TASK: Retype exactly the stretch of lines that begins at the line containing "How distant from" and ends at the last line of the data, with no other lines.

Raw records
* start *

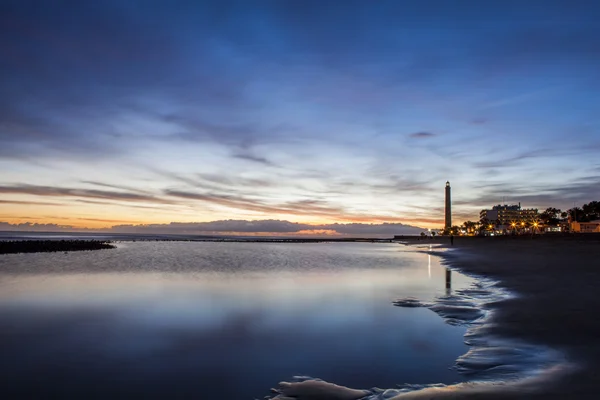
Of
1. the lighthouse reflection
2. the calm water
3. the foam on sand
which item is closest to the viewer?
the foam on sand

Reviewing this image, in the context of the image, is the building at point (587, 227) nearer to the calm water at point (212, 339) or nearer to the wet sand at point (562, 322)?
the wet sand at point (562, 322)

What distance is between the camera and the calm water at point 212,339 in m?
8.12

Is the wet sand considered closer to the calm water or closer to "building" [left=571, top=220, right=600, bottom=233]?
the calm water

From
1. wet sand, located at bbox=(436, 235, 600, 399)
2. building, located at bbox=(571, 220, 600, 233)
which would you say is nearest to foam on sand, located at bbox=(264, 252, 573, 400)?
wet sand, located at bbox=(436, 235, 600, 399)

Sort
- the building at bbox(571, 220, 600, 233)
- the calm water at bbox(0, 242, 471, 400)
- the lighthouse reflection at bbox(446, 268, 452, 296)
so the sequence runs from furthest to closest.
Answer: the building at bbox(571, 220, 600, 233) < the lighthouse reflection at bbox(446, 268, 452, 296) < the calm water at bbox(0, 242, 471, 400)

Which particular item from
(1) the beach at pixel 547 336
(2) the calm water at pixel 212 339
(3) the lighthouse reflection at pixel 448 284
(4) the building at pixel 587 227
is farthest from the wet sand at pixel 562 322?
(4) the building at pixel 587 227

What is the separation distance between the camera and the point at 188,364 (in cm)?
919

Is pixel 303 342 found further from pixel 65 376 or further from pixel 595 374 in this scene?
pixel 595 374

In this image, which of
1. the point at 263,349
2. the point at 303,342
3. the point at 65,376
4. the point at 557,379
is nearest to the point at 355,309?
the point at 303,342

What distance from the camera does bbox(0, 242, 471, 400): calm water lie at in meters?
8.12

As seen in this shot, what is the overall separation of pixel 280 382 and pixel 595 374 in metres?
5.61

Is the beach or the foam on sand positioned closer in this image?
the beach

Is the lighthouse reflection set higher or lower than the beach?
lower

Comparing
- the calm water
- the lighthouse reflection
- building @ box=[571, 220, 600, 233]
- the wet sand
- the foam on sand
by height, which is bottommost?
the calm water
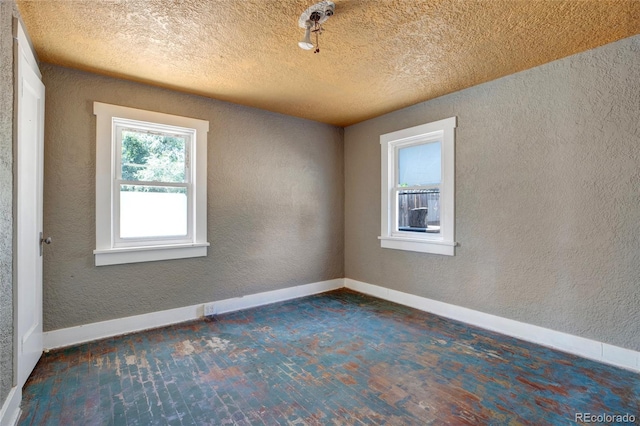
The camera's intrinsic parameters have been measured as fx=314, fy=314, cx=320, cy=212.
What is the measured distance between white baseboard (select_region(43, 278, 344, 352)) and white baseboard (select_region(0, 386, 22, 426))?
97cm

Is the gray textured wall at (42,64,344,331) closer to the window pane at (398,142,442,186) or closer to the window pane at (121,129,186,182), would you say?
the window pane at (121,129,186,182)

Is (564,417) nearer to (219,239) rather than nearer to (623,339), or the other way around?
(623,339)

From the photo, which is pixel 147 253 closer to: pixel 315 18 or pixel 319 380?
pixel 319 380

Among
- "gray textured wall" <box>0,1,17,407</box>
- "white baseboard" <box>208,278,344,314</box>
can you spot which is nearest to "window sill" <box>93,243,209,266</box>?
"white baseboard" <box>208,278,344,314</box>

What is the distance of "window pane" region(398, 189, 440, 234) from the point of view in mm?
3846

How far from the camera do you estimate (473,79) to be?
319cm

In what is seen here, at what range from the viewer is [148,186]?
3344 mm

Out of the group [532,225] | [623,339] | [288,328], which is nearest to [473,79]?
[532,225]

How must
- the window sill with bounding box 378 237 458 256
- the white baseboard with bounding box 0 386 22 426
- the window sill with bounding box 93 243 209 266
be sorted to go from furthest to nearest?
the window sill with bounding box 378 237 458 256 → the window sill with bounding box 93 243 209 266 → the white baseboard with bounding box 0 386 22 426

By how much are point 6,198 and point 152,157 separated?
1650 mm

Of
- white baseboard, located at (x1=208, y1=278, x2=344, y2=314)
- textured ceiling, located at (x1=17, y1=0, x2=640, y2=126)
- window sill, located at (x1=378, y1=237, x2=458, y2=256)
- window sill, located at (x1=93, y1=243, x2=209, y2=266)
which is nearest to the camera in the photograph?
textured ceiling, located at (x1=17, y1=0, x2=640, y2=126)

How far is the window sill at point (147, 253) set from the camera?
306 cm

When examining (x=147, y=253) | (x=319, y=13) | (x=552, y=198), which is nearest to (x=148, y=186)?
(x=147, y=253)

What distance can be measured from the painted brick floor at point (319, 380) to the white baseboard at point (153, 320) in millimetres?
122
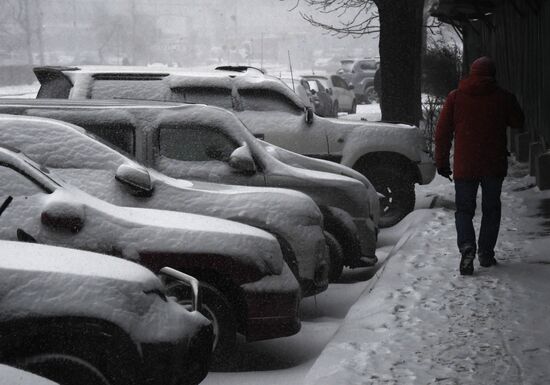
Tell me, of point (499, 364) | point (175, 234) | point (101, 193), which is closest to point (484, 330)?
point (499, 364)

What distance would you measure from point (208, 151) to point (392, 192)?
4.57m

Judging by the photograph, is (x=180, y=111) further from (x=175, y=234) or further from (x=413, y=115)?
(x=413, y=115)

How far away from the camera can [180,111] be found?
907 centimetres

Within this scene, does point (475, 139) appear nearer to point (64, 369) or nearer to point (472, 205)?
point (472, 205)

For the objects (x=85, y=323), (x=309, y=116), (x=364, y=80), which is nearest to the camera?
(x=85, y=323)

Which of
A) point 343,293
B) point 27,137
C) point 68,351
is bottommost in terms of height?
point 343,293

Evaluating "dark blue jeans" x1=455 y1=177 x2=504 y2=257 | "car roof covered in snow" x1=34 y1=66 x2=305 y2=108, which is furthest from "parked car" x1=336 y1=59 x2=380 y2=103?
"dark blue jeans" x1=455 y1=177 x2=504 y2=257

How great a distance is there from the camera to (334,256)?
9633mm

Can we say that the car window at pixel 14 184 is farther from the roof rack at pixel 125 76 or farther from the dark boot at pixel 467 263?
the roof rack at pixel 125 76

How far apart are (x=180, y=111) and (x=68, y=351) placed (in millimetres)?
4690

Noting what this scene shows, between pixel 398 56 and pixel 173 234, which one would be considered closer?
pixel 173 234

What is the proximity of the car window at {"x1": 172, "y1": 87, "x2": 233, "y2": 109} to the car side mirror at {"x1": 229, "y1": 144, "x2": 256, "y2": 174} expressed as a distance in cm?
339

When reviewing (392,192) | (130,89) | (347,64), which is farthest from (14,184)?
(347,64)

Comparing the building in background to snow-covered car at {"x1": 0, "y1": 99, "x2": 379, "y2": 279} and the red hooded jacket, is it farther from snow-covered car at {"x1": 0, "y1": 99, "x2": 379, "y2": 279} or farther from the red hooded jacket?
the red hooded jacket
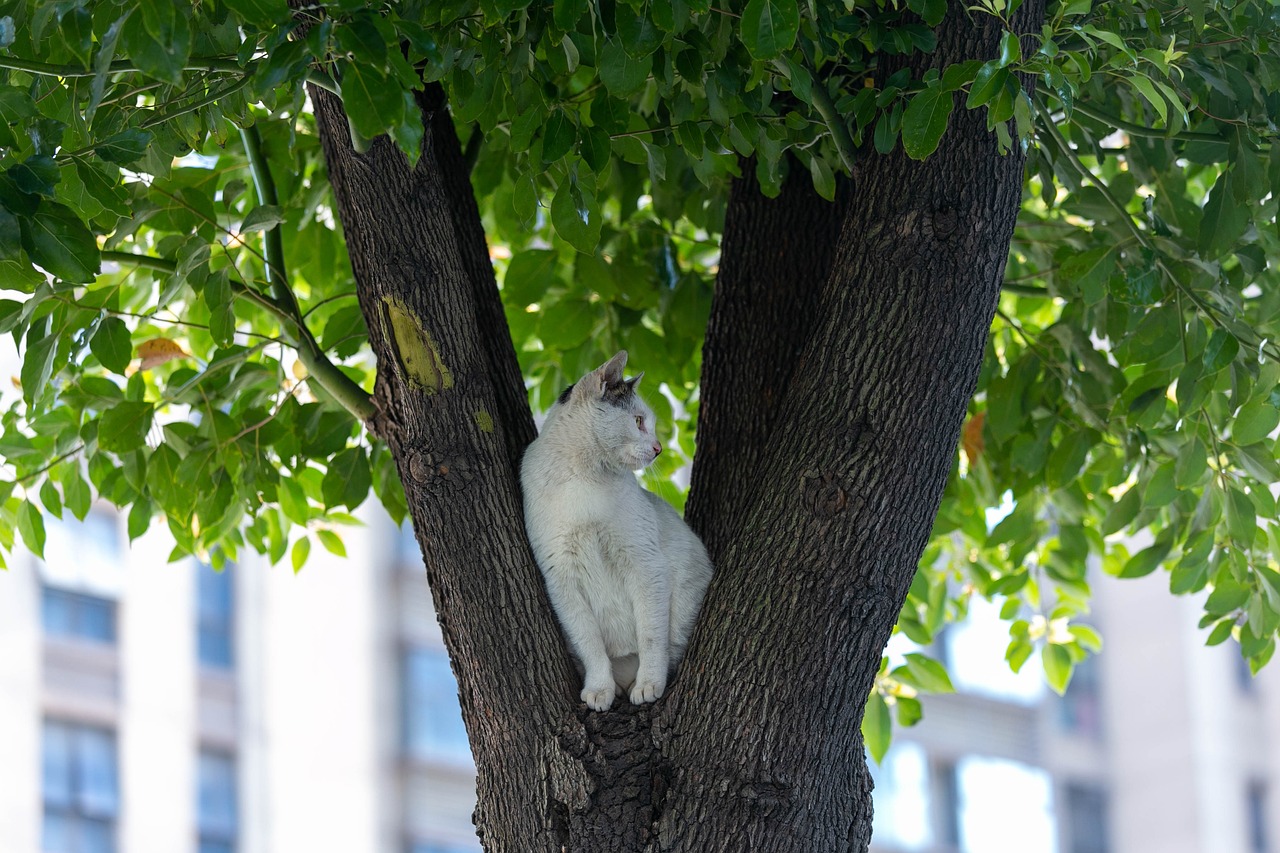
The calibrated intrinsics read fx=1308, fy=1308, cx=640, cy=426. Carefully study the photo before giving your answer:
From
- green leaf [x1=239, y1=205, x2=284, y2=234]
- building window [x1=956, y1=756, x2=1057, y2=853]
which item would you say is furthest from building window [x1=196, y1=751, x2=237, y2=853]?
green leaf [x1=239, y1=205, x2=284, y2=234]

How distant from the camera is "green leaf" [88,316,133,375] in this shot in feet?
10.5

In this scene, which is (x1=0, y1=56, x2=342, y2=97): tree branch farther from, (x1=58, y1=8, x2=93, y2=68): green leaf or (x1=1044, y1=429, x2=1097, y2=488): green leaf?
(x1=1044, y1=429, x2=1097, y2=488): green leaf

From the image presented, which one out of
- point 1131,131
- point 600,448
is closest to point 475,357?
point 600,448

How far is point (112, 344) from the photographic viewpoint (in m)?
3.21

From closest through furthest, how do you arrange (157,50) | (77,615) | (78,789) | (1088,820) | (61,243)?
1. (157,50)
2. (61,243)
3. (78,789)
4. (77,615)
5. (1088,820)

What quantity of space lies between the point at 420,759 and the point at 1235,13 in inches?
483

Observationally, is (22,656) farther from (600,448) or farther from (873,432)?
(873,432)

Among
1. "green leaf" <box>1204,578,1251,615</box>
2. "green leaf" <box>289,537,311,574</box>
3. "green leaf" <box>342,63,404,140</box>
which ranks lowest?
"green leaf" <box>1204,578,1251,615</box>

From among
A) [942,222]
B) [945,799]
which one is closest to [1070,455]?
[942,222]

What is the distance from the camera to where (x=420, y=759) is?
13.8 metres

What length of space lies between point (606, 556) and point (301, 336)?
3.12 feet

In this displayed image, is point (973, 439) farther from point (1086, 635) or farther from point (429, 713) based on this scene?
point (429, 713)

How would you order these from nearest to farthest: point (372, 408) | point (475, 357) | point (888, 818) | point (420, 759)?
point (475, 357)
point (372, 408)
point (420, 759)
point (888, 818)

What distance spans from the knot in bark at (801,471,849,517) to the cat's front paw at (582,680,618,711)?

* end *

WRITTEN RESPONSE:
How distant from the camera is "green leaf" [88,316,133,375] in this shot in feet?
10.5

In this scene, which is (x1=0, y1=56, x2=342, y2=97): tree branch farther from, (x1=58, y1=8, x2=93, y2=68): green leaf or (x1=1044, y1=429, x2=1097, y2=488): green leaf?
(x1=1044, y1=429, x2=1097, y2=488): green leaf

From the image presented, which one out of
- point 1131,131
- point 600,448
is closest to point 475,357?
point 600,448

How far is point (112, 344) from the photographic viewpoint (in m)?
3.21

From closest through furthest, how do you arrange (157,50) | (77,615) | (78,789) | (1088,820) | (61,243)?
1. (157,50)
2. (61,243)
3. (78,789)
4. (77,615)
5. (1088,820)

What quantity of space lies between the point at 420,759 and the point at 1235,13 in inches?
483

Observationally, is (22,656) farther from (600,448) or farther from (873,432)?
(873,432)

Among
1. "green leaf" <box>1204,578,1251,615</box>
2. "green leaf" <box>289,537,311,574</box>
3. "green leaf" <box>342,63,404,140</box>
which ranks lowest?
"green leaf" <box>1204,578,1251,615</box>

From among
A) [942,222]
B) [945,799]
which one is closest to [1070,455]?
[942,222]

What is the distance from the camera to where (x=420, y=759) is?
13.8 metres

What length of space lies between point (606, 556) and point (301, 336)?
3.12 feet

In this displayed image, is point (973, 439) farther from point (1086, 635) or farther from point (429, 713) based on this scene?
point (429, 713)

How would you order these from nearest to farthest: point (372, 408) | point (475, 357) | point (888, 818) | point (420, 759)?
point (475, 357)
point (372, 408)
point (420, 759)
point (888, 818)

What distance spans from the knot in bark at (801,471,849,517) to the cat's front paw at (582,680,618,711)?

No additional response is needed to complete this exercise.